**Problem set**.
**1)** Name every Raspberry Pi pin mentioned in the Raspberry Pi gateway post below.
**2)** According to the Raspberry Pi gateway post below, what does each of the four Arduinos monitor?
**3)** Set down the stretch of the Raspberry Pi gateway post below from "I found the" through "the functional gateway.".

**Text**.
Local Sensors on Raspberry Pi Gateway



  • Re: Raspberry Pi Ethernet Gateway with local sensors

    Currently I have an RPi as an irrigation controller. It controls 10 relays in a cross-bar configuration to control 25 valves. This program is written in C++.

    Running on the same RPI is another process controlling the water lift system to move water a higher level (which will be the source of the water for the gravity fed irrigation) This process uses the nRf24L01 radio to talk to 4 Arduinos, each of which monitors the water levels in a holding tank and controls a pump relay) This is also written in C++ and relies heavily on the libraries (and help) of TMRh20

    This latter process screams MySensors, and Home Assistant. I am in the process of converting.

    But my irrigation controller will still be on the same RPi. Surely there must be a way to have intra-computer communication from a sensor to a gateway? The most simple way would be to put another RF24 radio on the RPi, assuming that I can run a second radio by using CE1 instead of CE0 and maybe a different pin for CSN

    I found the discussion Pi as a node but it didn't have any concrete examples. In similar topic there was no discussion. There were a couple of suggestions of modifying mysgw using the --my-gateway=none parameter, but I need a gateway, so I'd have two instances of mysgw and it still leaves with the problem of getting the data to the functional gateway.

**Given records**.
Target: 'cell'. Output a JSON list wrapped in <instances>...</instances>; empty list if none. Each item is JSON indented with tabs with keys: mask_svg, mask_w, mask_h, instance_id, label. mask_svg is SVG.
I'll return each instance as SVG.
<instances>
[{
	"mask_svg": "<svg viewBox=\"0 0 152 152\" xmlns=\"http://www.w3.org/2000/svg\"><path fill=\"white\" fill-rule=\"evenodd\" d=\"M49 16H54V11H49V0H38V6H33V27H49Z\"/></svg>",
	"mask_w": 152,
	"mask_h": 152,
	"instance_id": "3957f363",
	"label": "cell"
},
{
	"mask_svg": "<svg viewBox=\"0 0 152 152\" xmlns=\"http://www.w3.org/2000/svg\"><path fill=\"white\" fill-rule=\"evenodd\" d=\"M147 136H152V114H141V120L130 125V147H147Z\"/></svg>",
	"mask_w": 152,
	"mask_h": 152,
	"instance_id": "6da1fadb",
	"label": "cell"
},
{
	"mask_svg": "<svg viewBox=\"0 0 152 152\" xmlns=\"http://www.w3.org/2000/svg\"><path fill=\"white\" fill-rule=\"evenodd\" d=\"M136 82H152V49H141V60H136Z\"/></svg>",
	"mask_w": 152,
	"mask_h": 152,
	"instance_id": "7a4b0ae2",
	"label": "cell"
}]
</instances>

**Responses to the tasks**.
**1)** CE1, CE0, CSN

**2)** The water levels in a holding tank.

**3)**
I found the discussion Pi as a node but it didn't have any concrete examples. In similar topic there was no discussion. There were a couple of suggestions of modifying mysgw using the --my-gateway=none parameter, but I need a gateway, so I'd have two instances of mysgw and it still leaves with the problem of getting the data to the functional gateway.